Description of the task: Check each line of the data for "lionmale", and copy the ones that have it.

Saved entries
^^^^^^^^

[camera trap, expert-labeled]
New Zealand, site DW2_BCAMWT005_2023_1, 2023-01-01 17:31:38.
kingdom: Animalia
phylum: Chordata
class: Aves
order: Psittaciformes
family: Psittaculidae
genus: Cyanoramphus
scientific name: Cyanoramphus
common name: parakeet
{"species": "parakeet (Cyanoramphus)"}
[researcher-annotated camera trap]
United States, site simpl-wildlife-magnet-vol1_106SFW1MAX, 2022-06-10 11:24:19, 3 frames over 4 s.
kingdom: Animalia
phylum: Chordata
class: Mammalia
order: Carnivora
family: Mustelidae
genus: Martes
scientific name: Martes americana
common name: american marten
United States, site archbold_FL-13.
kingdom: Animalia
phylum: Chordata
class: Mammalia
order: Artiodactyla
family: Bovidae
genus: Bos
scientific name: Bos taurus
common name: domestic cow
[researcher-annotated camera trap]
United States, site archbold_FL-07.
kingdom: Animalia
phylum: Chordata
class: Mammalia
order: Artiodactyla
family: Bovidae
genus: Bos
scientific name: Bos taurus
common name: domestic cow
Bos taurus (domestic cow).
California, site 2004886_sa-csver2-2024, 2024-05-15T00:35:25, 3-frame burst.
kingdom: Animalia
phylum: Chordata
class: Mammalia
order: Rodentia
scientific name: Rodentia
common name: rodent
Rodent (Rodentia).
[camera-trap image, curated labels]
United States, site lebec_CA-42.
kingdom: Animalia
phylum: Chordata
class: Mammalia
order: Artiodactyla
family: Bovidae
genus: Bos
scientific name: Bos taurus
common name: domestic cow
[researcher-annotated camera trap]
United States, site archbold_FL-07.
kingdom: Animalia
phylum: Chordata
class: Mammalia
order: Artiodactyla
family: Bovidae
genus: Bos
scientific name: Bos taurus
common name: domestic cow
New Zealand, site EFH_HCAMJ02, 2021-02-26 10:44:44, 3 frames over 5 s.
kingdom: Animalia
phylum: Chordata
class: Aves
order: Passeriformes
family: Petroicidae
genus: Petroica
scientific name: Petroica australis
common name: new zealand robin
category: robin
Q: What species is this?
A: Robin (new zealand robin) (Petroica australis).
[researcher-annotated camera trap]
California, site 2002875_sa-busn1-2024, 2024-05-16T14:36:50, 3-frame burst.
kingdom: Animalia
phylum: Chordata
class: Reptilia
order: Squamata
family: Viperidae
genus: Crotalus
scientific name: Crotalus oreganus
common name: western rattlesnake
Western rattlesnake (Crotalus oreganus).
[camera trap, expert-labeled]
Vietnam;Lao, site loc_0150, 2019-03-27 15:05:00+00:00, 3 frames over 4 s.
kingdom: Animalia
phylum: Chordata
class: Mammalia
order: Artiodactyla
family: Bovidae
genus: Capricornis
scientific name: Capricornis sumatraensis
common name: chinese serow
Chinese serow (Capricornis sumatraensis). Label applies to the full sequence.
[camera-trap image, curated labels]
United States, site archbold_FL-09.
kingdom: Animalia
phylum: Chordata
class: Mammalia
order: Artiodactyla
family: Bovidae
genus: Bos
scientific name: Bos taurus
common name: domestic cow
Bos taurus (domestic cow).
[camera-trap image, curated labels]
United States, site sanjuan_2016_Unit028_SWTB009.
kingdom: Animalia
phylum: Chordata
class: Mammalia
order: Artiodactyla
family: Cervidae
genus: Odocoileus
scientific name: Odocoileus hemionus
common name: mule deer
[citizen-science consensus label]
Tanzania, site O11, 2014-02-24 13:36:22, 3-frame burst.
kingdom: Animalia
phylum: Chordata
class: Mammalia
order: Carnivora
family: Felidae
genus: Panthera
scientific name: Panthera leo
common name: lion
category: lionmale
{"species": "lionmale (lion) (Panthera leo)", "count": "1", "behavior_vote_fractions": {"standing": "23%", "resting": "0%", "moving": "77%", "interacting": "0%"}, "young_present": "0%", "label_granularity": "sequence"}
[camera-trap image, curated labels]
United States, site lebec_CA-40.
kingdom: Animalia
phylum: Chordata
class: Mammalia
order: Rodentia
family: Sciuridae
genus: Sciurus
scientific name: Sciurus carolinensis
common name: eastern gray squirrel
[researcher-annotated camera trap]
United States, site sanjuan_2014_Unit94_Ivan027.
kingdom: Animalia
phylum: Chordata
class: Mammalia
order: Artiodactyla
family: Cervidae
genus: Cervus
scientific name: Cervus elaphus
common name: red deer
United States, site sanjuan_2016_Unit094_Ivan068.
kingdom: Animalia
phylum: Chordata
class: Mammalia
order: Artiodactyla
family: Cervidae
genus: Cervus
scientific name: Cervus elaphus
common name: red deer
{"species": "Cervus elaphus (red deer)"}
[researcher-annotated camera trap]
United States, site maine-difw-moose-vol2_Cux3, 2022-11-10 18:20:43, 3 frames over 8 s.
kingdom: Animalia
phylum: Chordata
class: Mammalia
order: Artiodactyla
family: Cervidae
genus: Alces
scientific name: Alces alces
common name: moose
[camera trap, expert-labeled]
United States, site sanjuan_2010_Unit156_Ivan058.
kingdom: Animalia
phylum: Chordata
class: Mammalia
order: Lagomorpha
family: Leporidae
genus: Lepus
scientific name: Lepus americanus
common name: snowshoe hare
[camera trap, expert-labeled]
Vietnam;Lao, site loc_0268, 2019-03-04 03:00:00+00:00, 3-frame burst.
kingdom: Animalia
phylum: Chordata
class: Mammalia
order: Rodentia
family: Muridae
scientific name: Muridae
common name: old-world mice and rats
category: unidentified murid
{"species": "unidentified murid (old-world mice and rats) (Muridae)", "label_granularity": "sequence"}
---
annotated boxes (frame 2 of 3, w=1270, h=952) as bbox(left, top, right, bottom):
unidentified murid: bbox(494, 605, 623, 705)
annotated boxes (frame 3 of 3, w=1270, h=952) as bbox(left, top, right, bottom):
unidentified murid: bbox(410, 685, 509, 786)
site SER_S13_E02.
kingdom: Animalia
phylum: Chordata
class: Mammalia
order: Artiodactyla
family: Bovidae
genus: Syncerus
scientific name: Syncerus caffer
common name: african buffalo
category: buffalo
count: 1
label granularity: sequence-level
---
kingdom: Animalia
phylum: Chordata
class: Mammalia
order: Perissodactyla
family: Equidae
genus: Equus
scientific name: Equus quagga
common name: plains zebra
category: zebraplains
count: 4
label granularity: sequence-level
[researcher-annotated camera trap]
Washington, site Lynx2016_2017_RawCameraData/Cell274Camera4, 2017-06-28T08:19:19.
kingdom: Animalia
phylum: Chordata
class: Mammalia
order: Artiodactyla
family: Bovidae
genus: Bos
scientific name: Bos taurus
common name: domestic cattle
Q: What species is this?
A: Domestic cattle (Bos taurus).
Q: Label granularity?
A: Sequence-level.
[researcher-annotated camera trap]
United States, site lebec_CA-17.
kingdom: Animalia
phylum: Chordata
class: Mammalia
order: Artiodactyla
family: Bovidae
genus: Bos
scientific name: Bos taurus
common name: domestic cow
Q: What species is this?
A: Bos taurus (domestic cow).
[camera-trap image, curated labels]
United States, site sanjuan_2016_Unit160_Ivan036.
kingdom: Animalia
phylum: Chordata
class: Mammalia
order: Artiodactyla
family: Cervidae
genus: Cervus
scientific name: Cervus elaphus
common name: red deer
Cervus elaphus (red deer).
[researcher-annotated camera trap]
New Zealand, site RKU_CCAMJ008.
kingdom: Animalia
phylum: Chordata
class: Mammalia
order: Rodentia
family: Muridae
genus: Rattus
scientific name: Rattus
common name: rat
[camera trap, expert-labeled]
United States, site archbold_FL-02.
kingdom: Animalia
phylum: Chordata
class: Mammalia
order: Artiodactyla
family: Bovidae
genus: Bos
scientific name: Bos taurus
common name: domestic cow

^^^^^^^^

Your solution:
category: lionmale
{"species": "lionmale (lion) (Panthera leo)", "count": "1", "behavior_vote_fractions": {"standing": "23%", "resting": "0%", "moving": "77%", "interacting": "0%"}, "young_present": "0%", "label_granularity": "sequence"}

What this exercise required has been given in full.